The police don't want to deal with nutcases, so they refer the International Supernatural Board (a.k.a. Internature) onto private investigator Christina Margolin. Chris's weredingo status has never been known, until she involuntarily shape-shifts in the presence of Internature's Special Agent Donovan Moreno, a werecat.

Finding non-dingo animal hairs in Chris's yard is suspicious enough. But then her neighbor disappears, leaving behind an Internature ad - one not placed by officials. So a renegade imposter - a Shifter - is holding an innocent hostage for reasons only the Shifter knows. But to capture the Shifter, Chris must become bait.

Evil Editor said...

It's still not clear enough for me. Does Internature go to the police asking them to investigate something, and the police pass it off to the PI? Or are the police investigating Internature, but pass it off because they decide they're nutcases?

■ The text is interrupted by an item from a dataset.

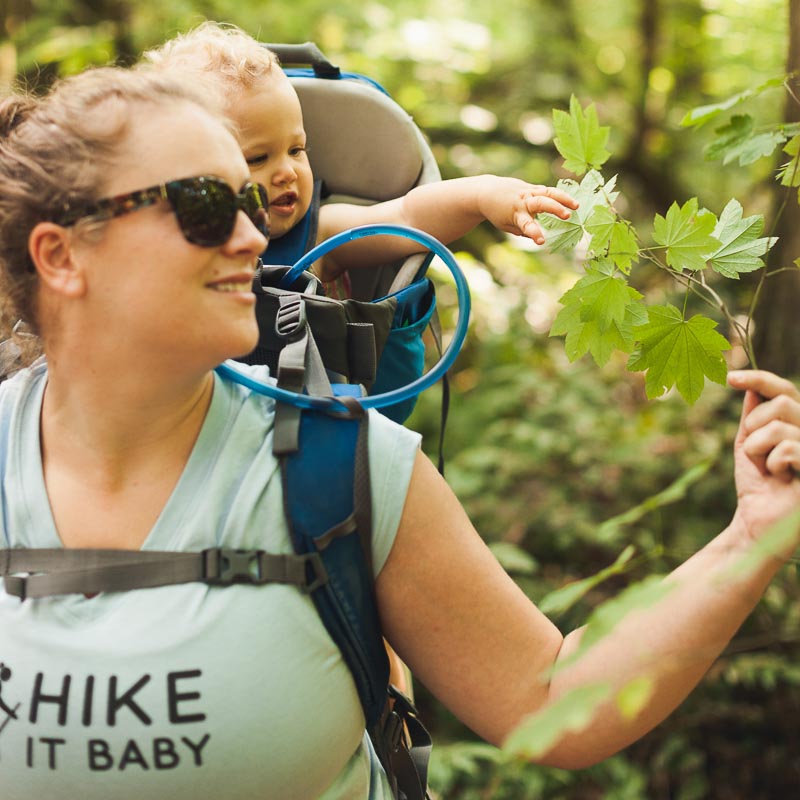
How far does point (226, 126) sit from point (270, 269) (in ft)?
0.85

This may not be your plot, but it maintains a story line:

When the International Supernatural Board (a.k.a. Internature) demand that the police investigate the possible existence of a weredingo, the police don't want to deal with nutcases, so they refer Internature to private investigator Christina Margolin, not realizing that she's the weredingo. Chris starts by questioning Internature's Special Agent Donovan Moreno . . . not realizing that he's actually a werecat.

(New title suggestion: The Truth About Werecats and Weredingos)

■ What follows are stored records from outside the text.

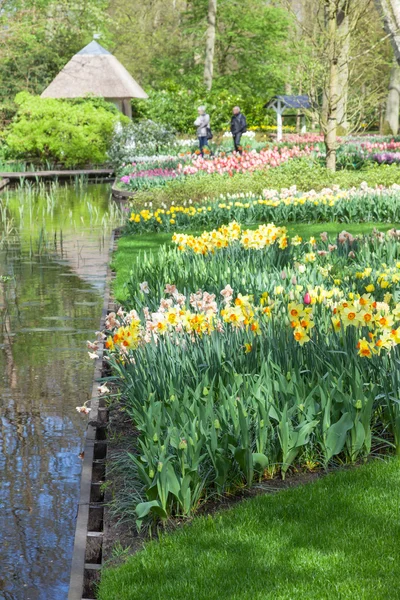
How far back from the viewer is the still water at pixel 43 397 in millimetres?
4414

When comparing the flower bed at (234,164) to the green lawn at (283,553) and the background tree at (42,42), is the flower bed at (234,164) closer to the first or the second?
the green lawn at (283,553)

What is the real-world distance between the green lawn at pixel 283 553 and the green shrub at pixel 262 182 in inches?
482

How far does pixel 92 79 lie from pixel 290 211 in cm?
2312

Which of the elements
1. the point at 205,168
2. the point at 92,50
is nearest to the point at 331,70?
the point at 205,168

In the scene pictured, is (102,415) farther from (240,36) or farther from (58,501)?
(240,36)

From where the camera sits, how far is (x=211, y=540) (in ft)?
12.5

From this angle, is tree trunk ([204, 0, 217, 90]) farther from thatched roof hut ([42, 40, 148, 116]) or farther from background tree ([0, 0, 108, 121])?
thatched roof hut ([42, 40, 148, 116])

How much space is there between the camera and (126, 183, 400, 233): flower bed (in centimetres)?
1405

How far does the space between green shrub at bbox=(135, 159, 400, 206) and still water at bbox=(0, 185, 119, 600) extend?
1.89m

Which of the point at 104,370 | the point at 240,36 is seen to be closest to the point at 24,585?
the point at 104,370

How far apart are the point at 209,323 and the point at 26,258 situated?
27.6 ft

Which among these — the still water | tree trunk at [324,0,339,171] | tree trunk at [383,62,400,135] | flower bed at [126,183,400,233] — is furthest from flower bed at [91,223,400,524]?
tree trunk at [383,62,400,135]

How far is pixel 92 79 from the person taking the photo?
117 feet

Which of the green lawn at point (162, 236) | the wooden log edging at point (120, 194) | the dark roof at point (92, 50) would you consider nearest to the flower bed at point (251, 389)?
the green lawn at point (162, 236)
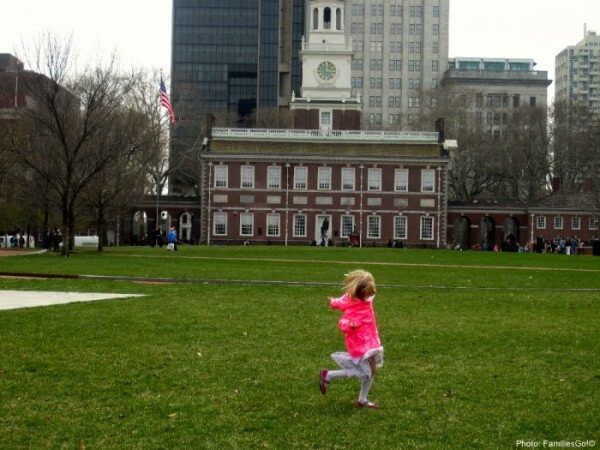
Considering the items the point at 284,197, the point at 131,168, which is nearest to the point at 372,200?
the point at 284,197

The two fight like cats and dogs, until Chris's neighbor disappears. Now they must work together to find a renegade Shifter and free its hostage. With Chris acting as bait, they lure the Shifter etc. etc.

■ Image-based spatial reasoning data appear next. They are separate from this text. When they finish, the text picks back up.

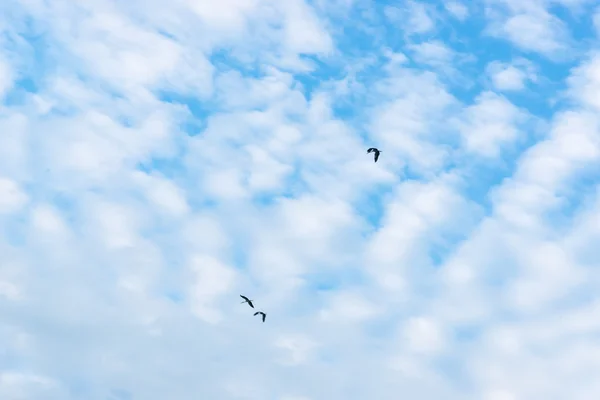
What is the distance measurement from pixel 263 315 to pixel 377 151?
59870mm

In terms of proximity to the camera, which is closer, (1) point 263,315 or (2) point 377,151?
(2) point 377,151

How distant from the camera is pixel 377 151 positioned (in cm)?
3581

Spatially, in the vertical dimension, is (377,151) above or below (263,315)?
above

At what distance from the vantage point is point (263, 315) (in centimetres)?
5972
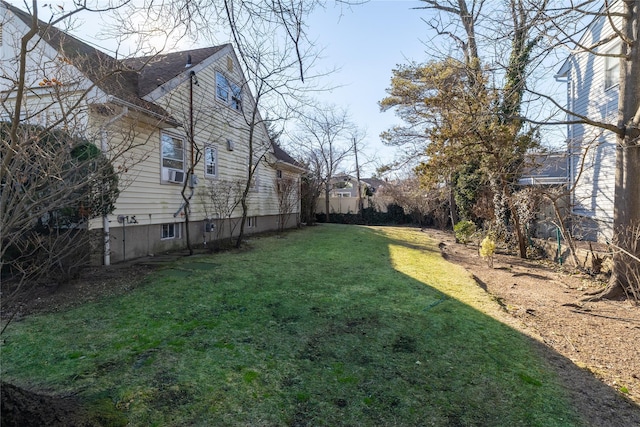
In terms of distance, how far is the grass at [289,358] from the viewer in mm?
2693

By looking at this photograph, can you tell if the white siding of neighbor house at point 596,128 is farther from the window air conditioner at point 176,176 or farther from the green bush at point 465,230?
the window air conditioner at point 176,176

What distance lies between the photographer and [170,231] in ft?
32.7

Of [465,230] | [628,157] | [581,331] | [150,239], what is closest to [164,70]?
[150,239]

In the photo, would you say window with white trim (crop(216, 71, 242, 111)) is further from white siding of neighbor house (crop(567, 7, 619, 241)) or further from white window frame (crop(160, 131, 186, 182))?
white siding of neighbor house (crop(567, 7, 619, 241))

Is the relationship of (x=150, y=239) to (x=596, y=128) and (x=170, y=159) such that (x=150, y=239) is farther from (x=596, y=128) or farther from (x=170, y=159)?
(x=596, y=128)

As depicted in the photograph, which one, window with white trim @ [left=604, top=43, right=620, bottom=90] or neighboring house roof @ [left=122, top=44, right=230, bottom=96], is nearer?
neighboring house roof @ [left=122, top=44, right=230, bottom=96]

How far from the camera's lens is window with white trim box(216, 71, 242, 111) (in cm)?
1211

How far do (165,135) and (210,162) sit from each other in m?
2.33

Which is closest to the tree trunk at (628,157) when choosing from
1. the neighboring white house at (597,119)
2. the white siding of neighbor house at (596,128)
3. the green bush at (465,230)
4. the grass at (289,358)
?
the grass at (289,358)

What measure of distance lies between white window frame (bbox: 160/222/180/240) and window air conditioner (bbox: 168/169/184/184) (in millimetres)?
1245

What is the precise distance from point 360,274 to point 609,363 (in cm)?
448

You have seven sentences. I think you should go for ten, and not by adding new stuff, but by developing what you already have to make it more clear.

writtenwyrdd said...

The wording is still awkward and you do not tell us what is at stake nor where you are heading with the plot.

phoenix said...

I'm going to step through the query from start to end, noting where I had questions or issues.

A cliché paranormal crime-fighting team

Not sure what this is but do you really want to lead off with something being cliche in your query? Is the team made up of paranormals or do they fight paranormal crimes? If the former, it seems a weredingo would indeed find it an ideal workplace,so I'm already scratching my head reading this.

EE's dealt well with the first sentence of your 2nd 'graph.

If Internature is not the ideal workplace for a weredingo, is it the ideal place for a werecat? And I'm still not getting the consequences of her shifting. Internature now knows she's a weredingo. So what?

Still not getting who finds non-dingo hair in Chris' yard or why anyone's looking. Why But then? Is that meant to imply something? Like Chris is under suspicion? Still not clear what the ad is, and are the "officials" who didn't place the ad Internature folk? Why are they "officials"?

Starting the next sentence with "So" makes me think there was some sort of cause and effect that I seem to have missed out on. The evidence of the ad leads to the conclusion a renegade imposter has kidnapped the neighbor? Huh?

What's a "renegade imposter"? Isn't that an oxymoron? You could have a "renegade team member," but if the imposter has never been an Internature member, how can they be renegade?

How does the team know the hostage is innocent? Is "innocent" necessary here, or don't use the term and keep 'em guessing?

Why lead off the last sentence with "But"? It doesn't seem to follow from anything.

Sorry. But I am still confused about the storyline here, and even confused about whether Chris and Don are an item.